• [What this task involves]: Repeat the lines word for word, starting with the first line of the records and going on through the line that contains "45V30L79 22V11H53L49 22H45V34H41V53L45", including that line.

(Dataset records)
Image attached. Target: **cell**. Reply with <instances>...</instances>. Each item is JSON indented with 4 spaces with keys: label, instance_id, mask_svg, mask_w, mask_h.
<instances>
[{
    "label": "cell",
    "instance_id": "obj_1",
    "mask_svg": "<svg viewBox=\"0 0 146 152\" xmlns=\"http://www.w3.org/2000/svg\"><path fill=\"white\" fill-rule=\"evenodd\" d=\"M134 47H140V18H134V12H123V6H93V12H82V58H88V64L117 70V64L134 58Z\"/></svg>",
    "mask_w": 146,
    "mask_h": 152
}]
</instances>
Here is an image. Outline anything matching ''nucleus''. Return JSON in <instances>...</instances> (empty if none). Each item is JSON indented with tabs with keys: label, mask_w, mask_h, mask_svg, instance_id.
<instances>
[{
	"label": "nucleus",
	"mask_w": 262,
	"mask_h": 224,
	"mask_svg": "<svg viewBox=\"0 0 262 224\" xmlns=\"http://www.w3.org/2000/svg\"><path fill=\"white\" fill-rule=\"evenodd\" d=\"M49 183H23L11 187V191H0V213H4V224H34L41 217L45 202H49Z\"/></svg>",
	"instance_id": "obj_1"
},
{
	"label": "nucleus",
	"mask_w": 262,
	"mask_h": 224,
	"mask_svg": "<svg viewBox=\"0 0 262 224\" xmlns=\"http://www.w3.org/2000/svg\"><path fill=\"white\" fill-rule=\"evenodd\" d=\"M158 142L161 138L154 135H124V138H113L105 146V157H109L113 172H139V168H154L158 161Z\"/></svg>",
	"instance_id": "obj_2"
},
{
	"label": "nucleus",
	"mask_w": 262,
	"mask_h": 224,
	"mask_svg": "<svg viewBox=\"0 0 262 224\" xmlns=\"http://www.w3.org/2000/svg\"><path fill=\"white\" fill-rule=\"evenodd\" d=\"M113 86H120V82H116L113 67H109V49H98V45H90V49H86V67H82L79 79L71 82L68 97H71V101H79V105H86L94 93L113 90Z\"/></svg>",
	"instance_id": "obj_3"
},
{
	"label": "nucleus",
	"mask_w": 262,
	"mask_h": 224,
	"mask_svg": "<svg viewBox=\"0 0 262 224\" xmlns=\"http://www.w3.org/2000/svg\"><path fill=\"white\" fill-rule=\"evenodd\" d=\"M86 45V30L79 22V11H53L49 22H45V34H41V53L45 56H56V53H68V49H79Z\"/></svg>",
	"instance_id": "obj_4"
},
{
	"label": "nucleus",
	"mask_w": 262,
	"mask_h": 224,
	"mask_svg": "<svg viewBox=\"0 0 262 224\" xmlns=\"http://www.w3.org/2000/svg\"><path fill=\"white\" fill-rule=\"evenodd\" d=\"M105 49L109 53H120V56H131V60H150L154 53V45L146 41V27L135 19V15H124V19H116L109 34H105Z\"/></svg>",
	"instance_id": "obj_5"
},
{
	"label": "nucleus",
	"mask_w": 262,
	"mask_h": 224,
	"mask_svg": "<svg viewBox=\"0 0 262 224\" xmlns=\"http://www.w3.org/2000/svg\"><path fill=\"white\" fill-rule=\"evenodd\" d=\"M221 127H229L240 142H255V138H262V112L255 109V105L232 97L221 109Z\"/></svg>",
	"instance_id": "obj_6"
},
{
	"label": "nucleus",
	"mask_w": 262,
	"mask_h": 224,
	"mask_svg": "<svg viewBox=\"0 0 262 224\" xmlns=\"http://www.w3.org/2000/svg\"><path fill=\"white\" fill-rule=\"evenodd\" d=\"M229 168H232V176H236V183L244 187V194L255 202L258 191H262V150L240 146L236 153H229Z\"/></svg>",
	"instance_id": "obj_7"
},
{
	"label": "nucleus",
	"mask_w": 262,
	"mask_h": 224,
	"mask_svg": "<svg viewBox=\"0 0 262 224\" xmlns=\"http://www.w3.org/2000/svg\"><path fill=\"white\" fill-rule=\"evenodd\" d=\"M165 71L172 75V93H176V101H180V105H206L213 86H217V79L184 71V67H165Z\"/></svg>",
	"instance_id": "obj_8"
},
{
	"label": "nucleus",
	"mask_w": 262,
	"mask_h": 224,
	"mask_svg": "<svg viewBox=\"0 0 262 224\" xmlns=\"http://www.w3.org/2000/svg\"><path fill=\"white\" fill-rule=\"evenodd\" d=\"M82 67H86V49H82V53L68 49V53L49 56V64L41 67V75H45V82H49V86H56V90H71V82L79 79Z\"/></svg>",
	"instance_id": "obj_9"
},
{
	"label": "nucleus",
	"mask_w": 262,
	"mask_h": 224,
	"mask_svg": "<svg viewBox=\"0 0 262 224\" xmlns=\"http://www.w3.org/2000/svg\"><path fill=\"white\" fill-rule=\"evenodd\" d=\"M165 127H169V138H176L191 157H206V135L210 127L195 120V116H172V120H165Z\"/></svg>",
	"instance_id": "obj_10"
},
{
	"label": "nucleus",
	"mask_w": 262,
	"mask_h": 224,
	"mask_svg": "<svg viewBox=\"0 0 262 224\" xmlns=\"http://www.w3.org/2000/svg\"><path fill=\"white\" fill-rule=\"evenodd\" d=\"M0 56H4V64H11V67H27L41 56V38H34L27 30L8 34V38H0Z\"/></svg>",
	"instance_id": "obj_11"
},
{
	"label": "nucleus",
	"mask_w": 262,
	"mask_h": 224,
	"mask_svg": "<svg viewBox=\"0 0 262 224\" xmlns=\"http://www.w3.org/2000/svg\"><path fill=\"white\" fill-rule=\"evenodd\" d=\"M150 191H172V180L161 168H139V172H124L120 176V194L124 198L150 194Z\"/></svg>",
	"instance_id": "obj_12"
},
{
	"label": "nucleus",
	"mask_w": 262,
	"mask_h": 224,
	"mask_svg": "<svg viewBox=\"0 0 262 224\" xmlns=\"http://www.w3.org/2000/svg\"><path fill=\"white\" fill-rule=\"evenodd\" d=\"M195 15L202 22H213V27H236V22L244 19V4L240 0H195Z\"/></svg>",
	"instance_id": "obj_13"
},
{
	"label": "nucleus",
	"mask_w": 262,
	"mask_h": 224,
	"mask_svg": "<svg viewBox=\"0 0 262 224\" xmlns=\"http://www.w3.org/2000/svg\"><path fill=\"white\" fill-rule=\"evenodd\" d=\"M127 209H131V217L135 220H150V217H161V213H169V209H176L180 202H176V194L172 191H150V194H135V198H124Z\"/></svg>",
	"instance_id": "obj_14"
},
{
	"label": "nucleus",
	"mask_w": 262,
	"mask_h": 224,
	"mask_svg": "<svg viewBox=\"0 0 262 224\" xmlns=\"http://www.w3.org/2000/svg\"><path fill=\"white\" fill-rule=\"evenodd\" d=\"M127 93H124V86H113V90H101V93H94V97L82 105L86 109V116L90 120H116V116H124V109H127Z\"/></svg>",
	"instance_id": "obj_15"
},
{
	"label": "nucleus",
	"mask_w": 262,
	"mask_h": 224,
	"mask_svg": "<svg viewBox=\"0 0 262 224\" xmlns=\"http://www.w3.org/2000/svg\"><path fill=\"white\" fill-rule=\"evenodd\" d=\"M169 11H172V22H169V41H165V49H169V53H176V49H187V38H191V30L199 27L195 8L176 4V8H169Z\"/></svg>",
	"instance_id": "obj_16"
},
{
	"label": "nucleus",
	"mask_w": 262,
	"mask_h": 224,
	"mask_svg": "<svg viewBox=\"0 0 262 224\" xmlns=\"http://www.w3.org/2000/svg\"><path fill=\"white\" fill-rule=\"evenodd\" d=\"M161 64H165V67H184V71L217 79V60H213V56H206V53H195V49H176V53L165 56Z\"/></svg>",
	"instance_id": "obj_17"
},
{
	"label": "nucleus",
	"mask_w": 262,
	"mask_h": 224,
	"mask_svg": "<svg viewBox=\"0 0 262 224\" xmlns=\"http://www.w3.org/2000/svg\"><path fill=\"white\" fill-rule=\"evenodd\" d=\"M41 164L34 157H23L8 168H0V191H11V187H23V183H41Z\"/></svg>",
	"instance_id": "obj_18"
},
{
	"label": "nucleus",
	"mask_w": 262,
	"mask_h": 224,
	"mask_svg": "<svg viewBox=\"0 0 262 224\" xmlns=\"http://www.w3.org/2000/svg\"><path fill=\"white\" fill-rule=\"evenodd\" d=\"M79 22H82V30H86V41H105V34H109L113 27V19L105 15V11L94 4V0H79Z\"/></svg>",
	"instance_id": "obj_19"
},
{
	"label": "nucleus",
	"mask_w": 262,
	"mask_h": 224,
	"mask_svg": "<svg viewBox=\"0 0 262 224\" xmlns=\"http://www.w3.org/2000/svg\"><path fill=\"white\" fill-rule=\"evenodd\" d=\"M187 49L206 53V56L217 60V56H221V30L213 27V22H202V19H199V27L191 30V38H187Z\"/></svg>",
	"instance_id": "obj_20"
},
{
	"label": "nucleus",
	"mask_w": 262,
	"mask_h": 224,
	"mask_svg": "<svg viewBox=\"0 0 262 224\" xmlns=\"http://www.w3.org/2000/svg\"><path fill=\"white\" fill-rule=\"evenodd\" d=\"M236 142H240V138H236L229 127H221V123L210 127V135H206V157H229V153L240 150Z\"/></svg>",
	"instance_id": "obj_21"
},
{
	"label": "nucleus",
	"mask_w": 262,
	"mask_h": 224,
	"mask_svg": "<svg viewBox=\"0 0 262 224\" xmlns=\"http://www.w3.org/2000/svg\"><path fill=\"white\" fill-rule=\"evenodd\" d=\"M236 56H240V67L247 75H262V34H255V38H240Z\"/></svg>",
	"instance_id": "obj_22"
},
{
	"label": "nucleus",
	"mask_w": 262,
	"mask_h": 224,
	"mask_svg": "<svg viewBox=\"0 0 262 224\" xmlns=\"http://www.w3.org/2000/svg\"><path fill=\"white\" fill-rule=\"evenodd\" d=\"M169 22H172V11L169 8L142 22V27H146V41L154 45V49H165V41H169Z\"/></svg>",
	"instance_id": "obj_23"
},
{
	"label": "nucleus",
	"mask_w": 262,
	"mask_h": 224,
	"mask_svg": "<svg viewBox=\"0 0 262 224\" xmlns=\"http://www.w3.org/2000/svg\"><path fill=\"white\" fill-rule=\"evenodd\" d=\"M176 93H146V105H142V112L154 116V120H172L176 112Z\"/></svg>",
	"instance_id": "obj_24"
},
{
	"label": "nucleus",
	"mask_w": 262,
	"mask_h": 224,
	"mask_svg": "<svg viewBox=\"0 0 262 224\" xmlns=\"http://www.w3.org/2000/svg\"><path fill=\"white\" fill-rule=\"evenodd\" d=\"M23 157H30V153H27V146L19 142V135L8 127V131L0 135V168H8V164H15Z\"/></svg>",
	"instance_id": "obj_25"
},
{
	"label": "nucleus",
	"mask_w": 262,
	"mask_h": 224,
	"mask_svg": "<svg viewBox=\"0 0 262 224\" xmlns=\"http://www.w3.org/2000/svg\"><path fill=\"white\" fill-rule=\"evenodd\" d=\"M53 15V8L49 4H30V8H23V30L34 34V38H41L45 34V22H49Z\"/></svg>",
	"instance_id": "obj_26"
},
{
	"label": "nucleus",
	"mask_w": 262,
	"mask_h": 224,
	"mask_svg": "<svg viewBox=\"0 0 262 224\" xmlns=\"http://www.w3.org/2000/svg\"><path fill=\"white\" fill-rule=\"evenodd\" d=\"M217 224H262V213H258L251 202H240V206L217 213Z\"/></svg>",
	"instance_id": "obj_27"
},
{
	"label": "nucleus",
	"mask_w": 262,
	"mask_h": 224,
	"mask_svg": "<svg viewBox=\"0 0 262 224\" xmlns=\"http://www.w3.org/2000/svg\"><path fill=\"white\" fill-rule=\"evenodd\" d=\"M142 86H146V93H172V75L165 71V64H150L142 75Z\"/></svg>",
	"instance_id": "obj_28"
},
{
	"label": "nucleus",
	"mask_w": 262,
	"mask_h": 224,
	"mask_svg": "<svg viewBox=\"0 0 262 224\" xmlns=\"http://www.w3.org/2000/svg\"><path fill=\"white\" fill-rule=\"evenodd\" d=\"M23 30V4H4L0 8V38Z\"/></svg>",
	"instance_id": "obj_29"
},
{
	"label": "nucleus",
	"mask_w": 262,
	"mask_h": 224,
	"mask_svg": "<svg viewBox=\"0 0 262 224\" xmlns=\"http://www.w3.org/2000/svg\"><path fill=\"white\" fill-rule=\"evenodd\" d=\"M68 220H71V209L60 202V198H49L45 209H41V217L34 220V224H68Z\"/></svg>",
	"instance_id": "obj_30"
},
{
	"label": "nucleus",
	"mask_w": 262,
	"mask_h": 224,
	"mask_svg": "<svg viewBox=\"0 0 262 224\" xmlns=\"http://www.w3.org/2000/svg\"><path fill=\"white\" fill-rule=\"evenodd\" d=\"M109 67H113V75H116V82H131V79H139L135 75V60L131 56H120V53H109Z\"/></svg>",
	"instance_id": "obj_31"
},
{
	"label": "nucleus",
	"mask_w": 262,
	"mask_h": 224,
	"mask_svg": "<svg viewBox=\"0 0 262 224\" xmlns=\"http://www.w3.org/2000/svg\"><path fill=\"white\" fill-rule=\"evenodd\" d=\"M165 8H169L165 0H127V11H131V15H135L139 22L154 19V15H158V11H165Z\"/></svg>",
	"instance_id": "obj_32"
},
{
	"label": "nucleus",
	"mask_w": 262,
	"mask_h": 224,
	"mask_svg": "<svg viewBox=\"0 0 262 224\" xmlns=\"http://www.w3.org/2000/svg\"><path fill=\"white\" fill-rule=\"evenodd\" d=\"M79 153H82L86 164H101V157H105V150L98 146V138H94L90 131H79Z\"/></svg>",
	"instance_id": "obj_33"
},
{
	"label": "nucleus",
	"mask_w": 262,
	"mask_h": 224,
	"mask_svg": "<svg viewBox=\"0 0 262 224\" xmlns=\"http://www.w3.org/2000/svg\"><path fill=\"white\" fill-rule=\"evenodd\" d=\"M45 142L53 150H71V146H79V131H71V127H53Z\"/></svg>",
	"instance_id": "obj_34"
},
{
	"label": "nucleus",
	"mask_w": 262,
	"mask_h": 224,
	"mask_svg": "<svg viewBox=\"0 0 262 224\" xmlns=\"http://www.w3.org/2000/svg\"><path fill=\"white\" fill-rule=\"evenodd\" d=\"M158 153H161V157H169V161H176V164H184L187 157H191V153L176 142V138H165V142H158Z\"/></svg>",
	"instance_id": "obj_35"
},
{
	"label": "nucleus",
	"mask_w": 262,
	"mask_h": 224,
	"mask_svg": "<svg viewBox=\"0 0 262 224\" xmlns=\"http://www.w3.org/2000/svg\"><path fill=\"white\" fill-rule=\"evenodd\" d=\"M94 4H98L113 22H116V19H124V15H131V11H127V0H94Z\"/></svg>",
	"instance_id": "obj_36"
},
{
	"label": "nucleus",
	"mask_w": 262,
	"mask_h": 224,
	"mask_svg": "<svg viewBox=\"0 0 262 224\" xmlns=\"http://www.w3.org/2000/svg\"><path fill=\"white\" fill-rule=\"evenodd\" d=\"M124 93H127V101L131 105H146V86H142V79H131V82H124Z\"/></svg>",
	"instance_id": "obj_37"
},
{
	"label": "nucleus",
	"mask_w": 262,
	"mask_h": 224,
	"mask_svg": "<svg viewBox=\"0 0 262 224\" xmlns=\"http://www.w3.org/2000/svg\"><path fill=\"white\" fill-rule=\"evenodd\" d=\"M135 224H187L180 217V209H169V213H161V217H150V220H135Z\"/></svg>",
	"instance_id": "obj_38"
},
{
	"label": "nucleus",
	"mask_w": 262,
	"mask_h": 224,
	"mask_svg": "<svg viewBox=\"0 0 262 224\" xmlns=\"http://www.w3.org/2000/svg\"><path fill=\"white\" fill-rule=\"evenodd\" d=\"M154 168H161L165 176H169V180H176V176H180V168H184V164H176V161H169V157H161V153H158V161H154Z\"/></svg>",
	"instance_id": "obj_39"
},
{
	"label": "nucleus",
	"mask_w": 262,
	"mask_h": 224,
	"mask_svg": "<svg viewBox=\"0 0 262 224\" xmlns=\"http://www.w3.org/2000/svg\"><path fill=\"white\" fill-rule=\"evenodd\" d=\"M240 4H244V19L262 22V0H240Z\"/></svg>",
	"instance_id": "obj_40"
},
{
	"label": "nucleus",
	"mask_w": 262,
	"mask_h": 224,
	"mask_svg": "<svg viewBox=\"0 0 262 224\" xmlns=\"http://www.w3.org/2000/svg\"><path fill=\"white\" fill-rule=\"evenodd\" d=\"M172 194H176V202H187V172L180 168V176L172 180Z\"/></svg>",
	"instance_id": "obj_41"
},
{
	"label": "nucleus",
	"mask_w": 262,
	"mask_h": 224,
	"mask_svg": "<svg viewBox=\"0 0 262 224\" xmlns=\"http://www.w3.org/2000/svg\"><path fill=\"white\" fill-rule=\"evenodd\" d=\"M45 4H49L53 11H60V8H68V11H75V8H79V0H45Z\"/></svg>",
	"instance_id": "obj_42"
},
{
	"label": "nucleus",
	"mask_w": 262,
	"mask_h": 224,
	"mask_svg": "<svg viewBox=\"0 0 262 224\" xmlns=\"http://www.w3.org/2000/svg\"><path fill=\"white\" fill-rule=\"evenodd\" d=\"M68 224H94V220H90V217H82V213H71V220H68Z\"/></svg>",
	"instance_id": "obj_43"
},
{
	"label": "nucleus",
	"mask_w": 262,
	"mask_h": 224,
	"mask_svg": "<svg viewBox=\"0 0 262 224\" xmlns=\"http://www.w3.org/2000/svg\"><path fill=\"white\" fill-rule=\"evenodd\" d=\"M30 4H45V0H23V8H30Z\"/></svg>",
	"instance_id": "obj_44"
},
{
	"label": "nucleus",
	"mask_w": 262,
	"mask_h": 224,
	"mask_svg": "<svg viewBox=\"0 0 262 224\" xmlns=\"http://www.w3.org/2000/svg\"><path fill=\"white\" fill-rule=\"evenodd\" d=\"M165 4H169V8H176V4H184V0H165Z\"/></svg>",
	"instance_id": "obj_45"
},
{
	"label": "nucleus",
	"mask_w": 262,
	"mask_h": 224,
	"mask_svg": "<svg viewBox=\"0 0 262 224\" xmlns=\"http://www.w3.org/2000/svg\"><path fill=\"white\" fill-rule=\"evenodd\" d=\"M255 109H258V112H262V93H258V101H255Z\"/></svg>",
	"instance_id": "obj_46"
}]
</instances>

• [Exercise solution]:
Image attached. Target: **cell**. Reply with <instances>...</instances>. Each item is JSON indented with 4 spaces with keys: label, instance_id, mask_svg, mask_w, mask_h.
<instances>
[{
    "label": "cell",
    "instance_id": "obj_1",
    "mask_svg": "<svg viewBox=\"0 0 146 152\" xmlns=\"http://www.w3.org/2000/svg\"><path fill=\"white\" fill-rule=\"evenodd\" d=\"M134 47H140V18H134V12H123V6H93V12H82V58H88V64L117 70V64L134 58Z\"/></svg>",
    "mask_w": 146,
    "mask_h": 152
}]
</instances>
Here is an image. Outline anything matching ''nucleus''. Return JSON in <instances>...</instances> (empty if none). Each item is JSON indented with tabs with keys: label, mask_w, mask_h, mask_svg, instance_id.
<instances>
[{
	"label": "nucleus",
	"mask_w": 262,
	"mask_h": 224,
	"mask_svg": "<svg viewBox=\"0 0 262 224\" xmlns=\"http://www.w3.org/2000/svg\"><path fill=\"white\" fill-rule=\"evenodd\" d=\"M49 183H23L11 187V191H0V213H4V224H34L41 217L45 202H49Z\"/></svg>",
	"instance_id": "obj_1"
},
{
	"label": "nucleus",
	"mask_w": 262,
	"mask_h": 224,
	"mask_svg": "<svg viewBox=\"0 0 262 224\" xmlns=\"http://www.w3.org/2000/svg\"><path fill=\"white\" fill-rule=\"evenodd\" d=\"M158 142L161 138L154 135H124V138H113L105 146V157H109L113 172H139V168H154L158 161Z\"/></svg>",
	"instance_id": "obj_2"
},
{
	"label": "nucleus",
	"mask_w": 262,
	"mask_h": 224,
	"mask_svg": "<svg viewBox=\"0 0 262 224\" xmlns=\"http://www.w3.org/2000/svg\"><path fill=\"white\" fill-rule=\"evenodd\" d=\"M113 86H120V82H116L113 67H109V49H98V45H90V49H86V67H82L79 79L71 82L68 97H71V101H79V105H86L94 93L113 90Z\"/></svg>",
	"instance_id": "obj_3"
},
{
	"label": "nucleus",
	"mask_w": 262,
	"mask_h": 224,
	"mask_svg": "<svg viewBox=\"0 0 262 224\" xmlns=\"http://www.w3.org/2000/svg\"><path fill=\"white\" fill-rule=\"evenodd\" d=\"M86 45V30L79 22V11H53L49 22H45V34H41V53L45 56H56V53H68V49H79Z\"/></svg>",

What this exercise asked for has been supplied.